Action item: With the pictures omitted, repeat exactly the lines below starting with the line that has "Dárková sada DIY Svíčka" and going on through the line that has "2015 Nissan Altima".

Raw data:
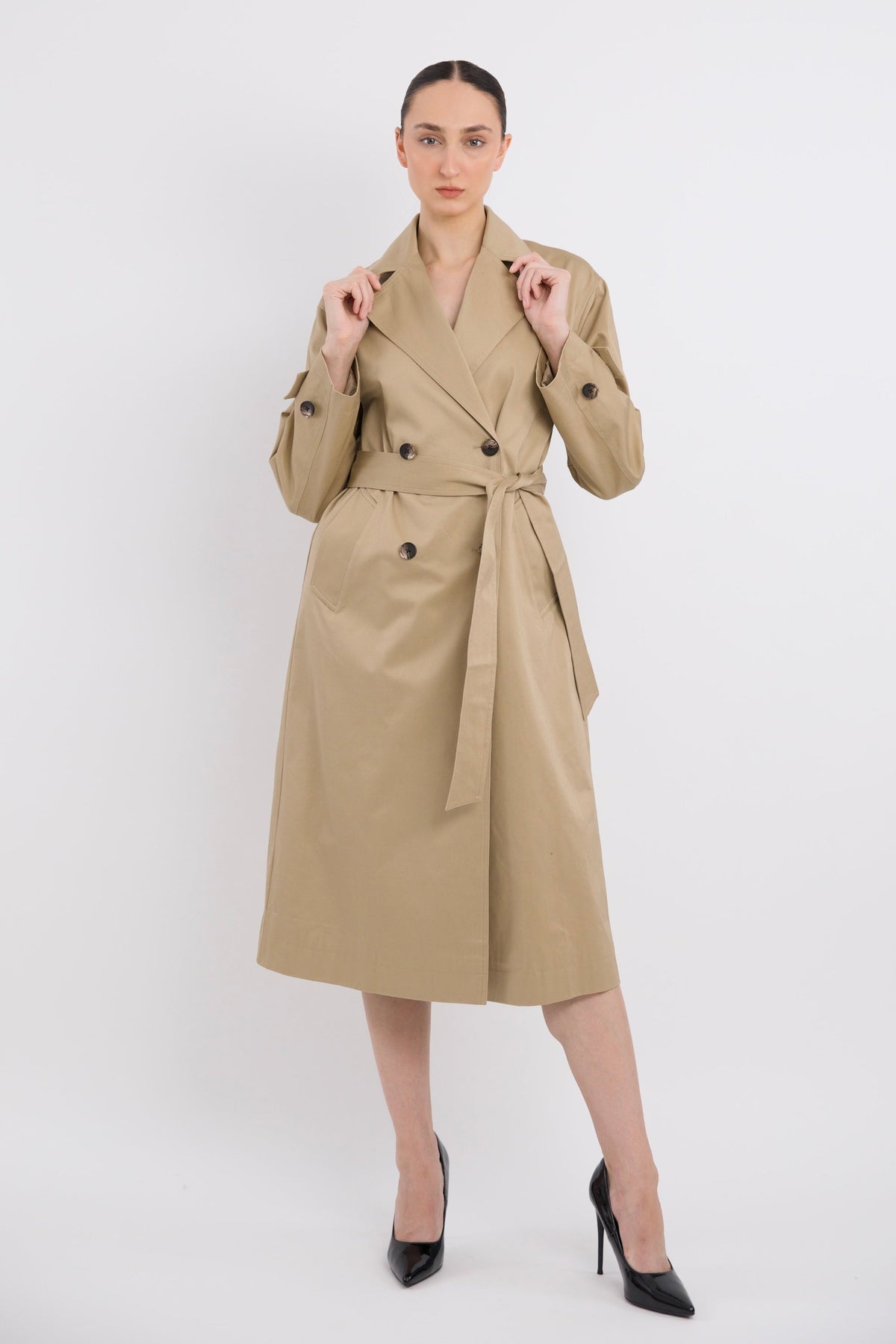 Maxi Oversized Trench Coat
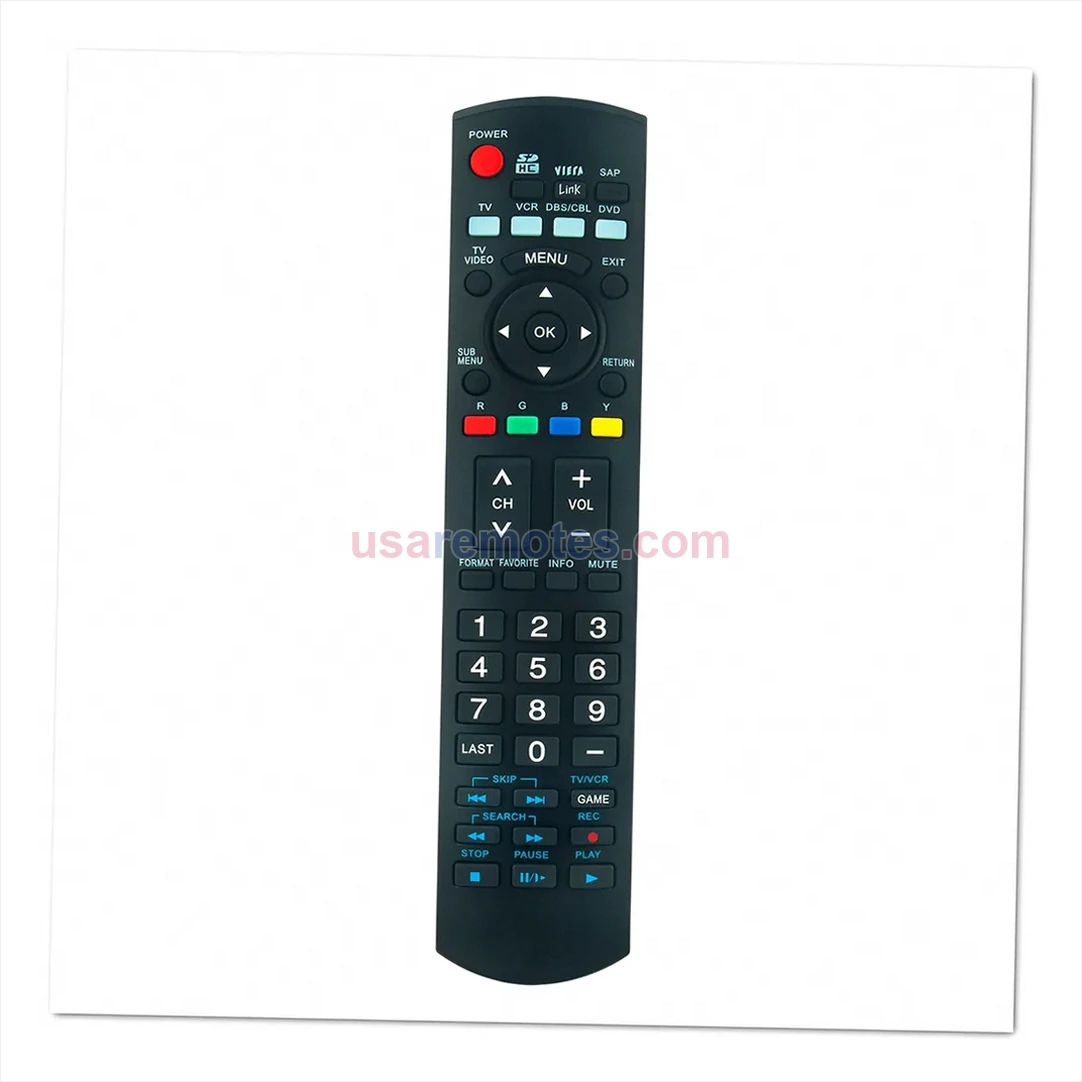 Panasonic TH-58PZ800 remote control replacement Panasonic TH-58PZ800 remote control replacement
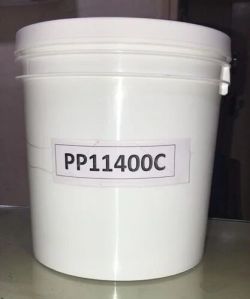 Pastic Agricultural Plastic Printed Bucket, Color : White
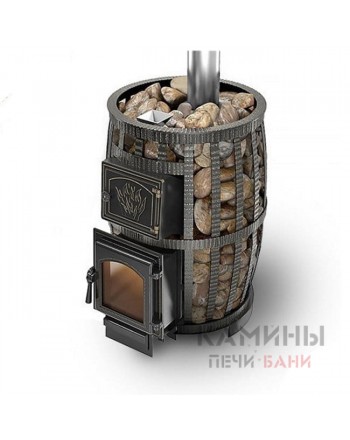 Печь Везувий ЛЕГЕНДА РУССКИЙ ПАР Ковка 18 (270) б/в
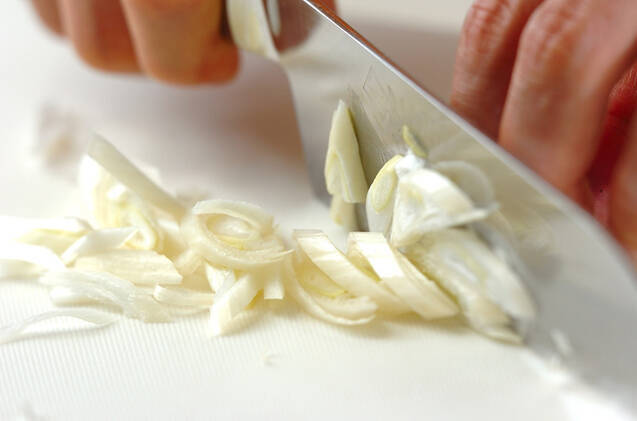 枝豆入りあんかけ卵の作り方の手順2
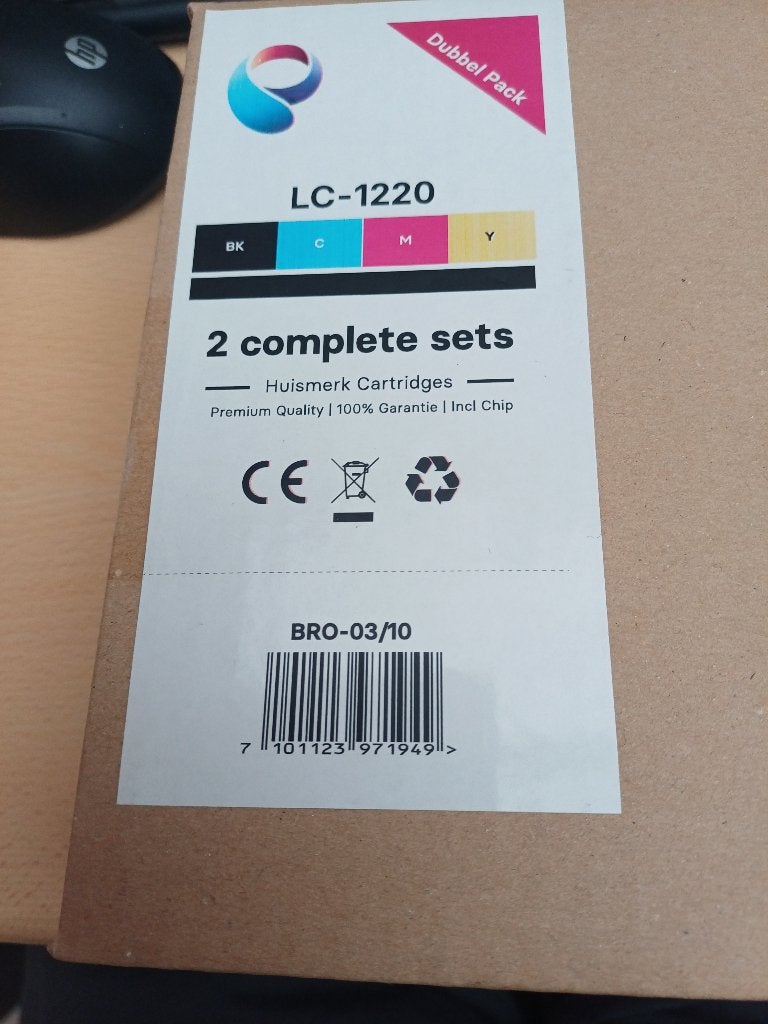 Inktpatronen, Computers en Software, Ophalen of Verzenden, Nieuw, Cartridge, Brother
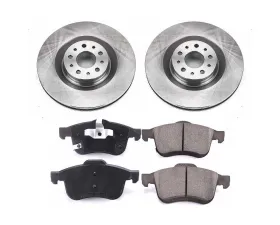 Power Stop Autospecialty Brake Kit Front Fiat 500L 2014-2019
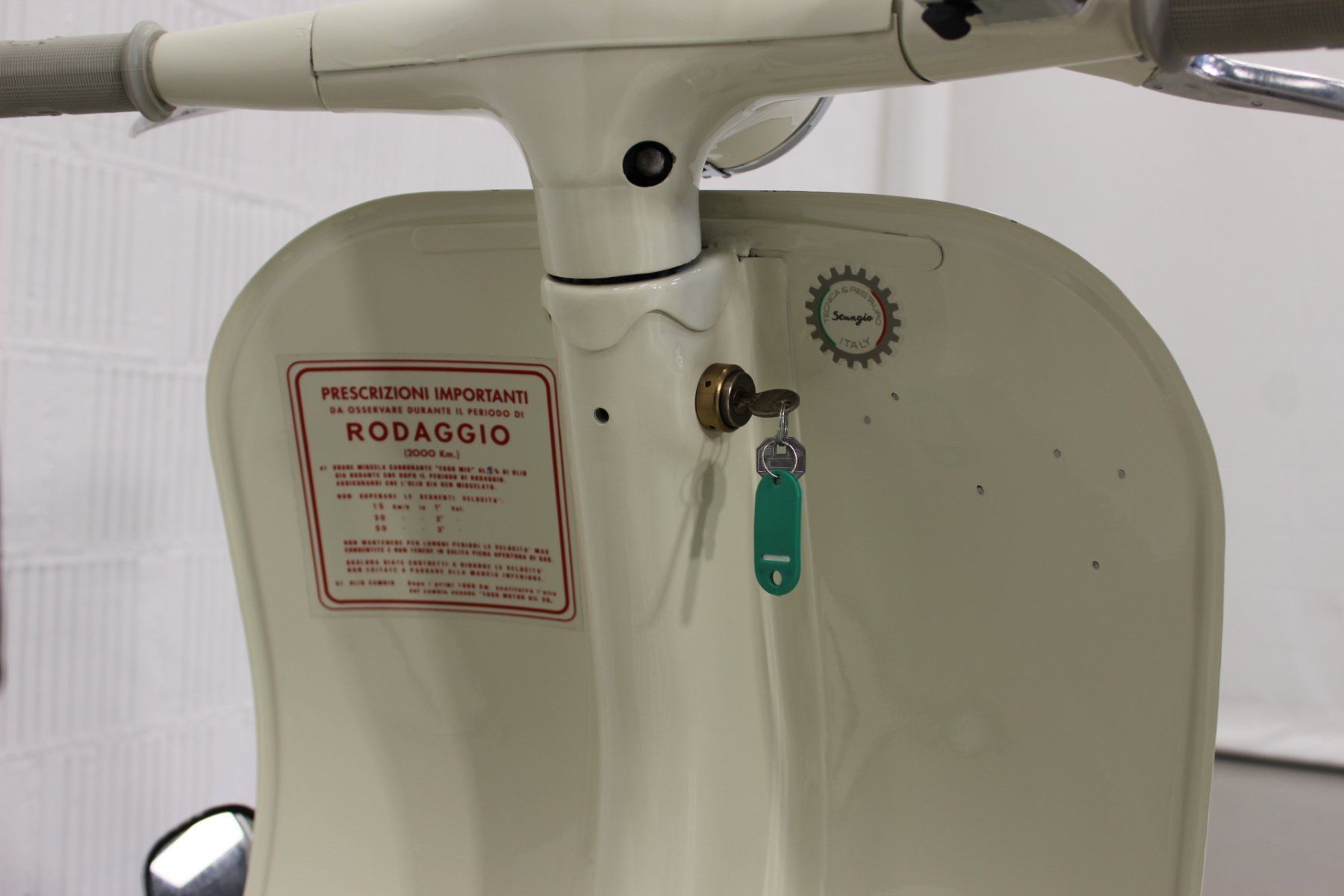 Vespa Scooter: Piaggio Vespa VNA 125 1958 – Usato da Wallenwil venduto da Graf-Mueller-GmbH 5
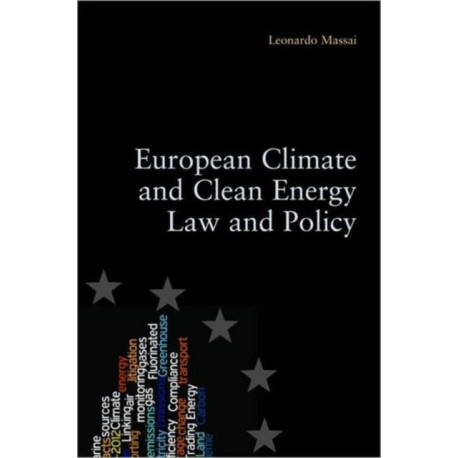 European Climate and Clean Energy Law and Policy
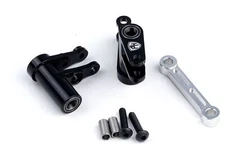Power Hobby - Aluminum Steering Bellcranks and Draglink for Traxxas 4-Tec 2.0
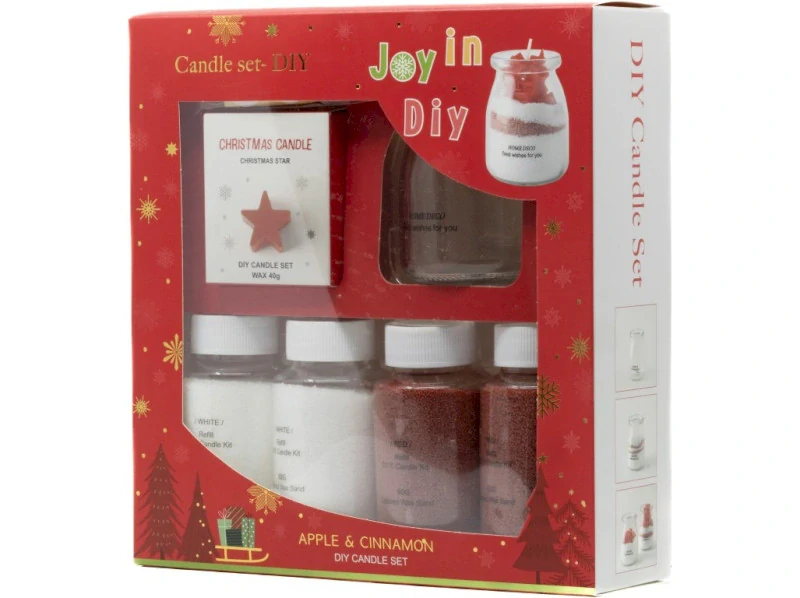 Dárková sada DIY Svíčka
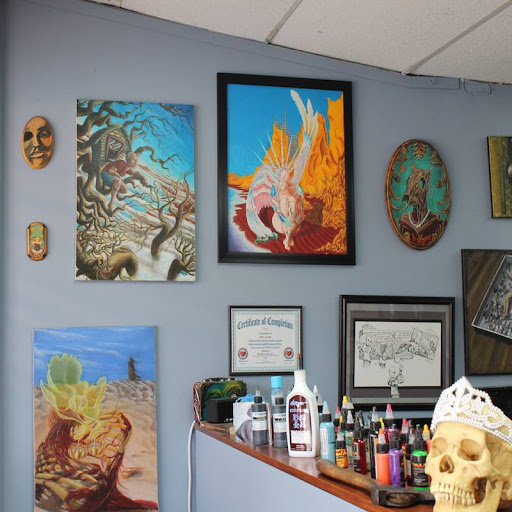 Tattoo Shop «Altar Tattoo and Piercing», reviews and photos, 506 Main St, Stroudsburg, PA 18360, USA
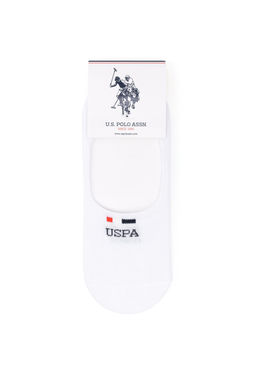 Erkek 2li Beyaz Babet _orap - U.s. polo assn фото 4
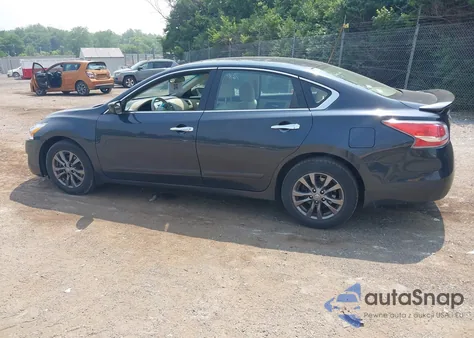 2015 Nissan Altima 2.5 S from USA, damaged, VIN 1N4AL3AP2FC420879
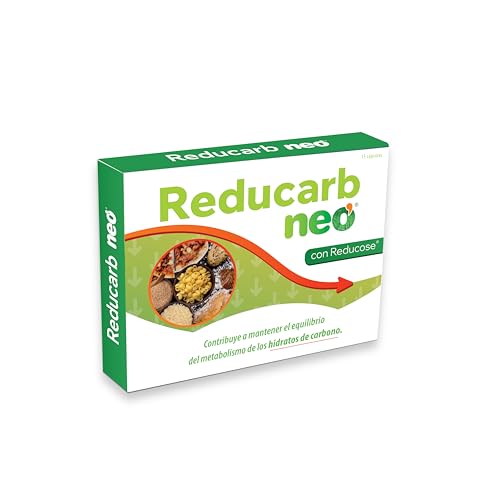 Reducarb Neo con REDUCOSE - Suplemento natural para la salud metabólica - Equilibra los niveles de azúcar - Favorece la absorción de carbohidratos - Contribuye a la regulación de la insulina.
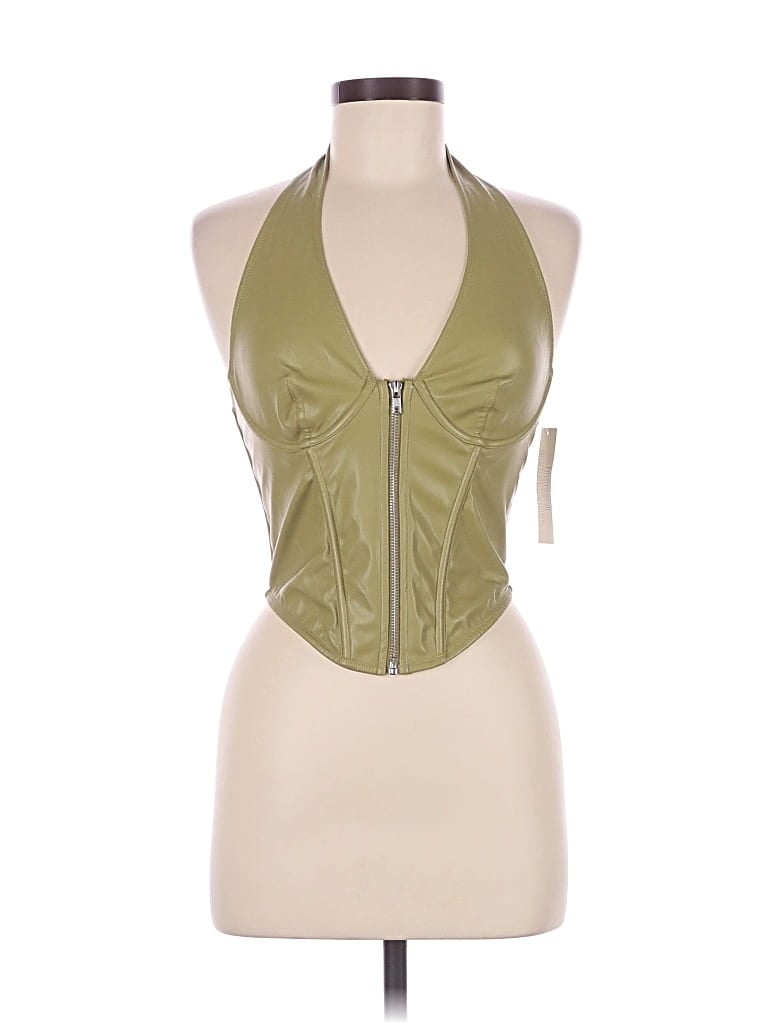 Urban Outfitters Bodysuit In Green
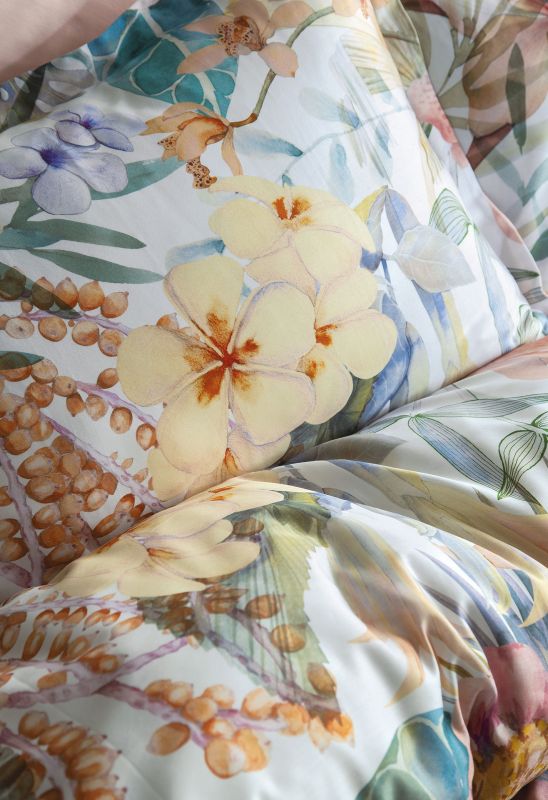 Двоспальний Євро комплект - Issimo Home Luvia Сатин Преміум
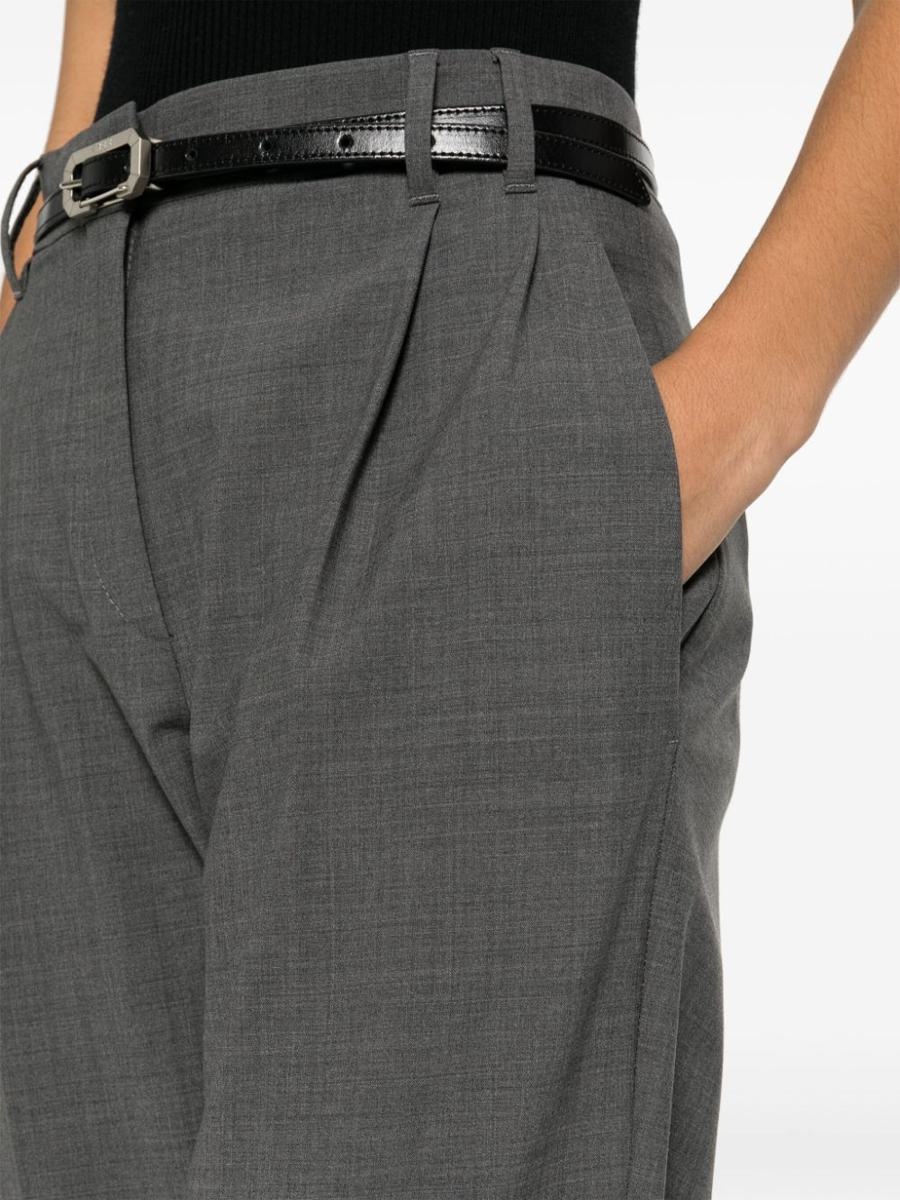 BRUNELLO CUCINELLI TROUSERS - 1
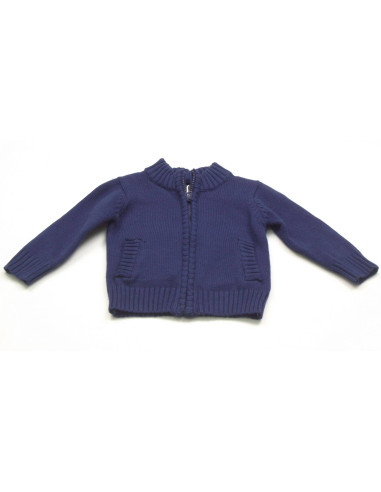 Chaqueta manga larga con coderas bebé niño 
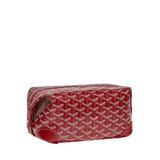 Goyard Bowling 25 Toiletry Bag Red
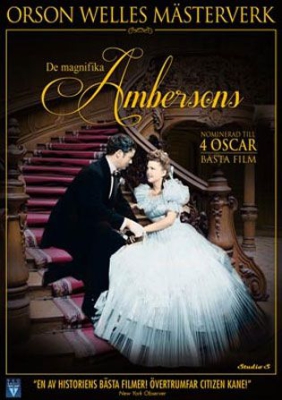 De magnifika Ambersons i gruppen Film DVD hos Bengans Skivbutik AB (837617)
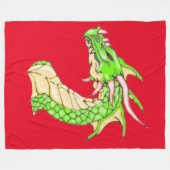 Couverture Polaire Imaginaire Dragon Fleece Blanket (Devant (Horizontal))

Worked solution:
 Dárková sada DIY Svíčka
 Tattoo Shop «Altar Tattoo and Piercing», reviews and photos, 506 Main St, Stroudsburg, PA 18360, USA
 Erkek 2li Beyaz Babet _orap - U.s. polo assn фото 4
 2015 Nissan Altima 2.5 S from USA, damaged, VIN 1N4AL3AP2FC420879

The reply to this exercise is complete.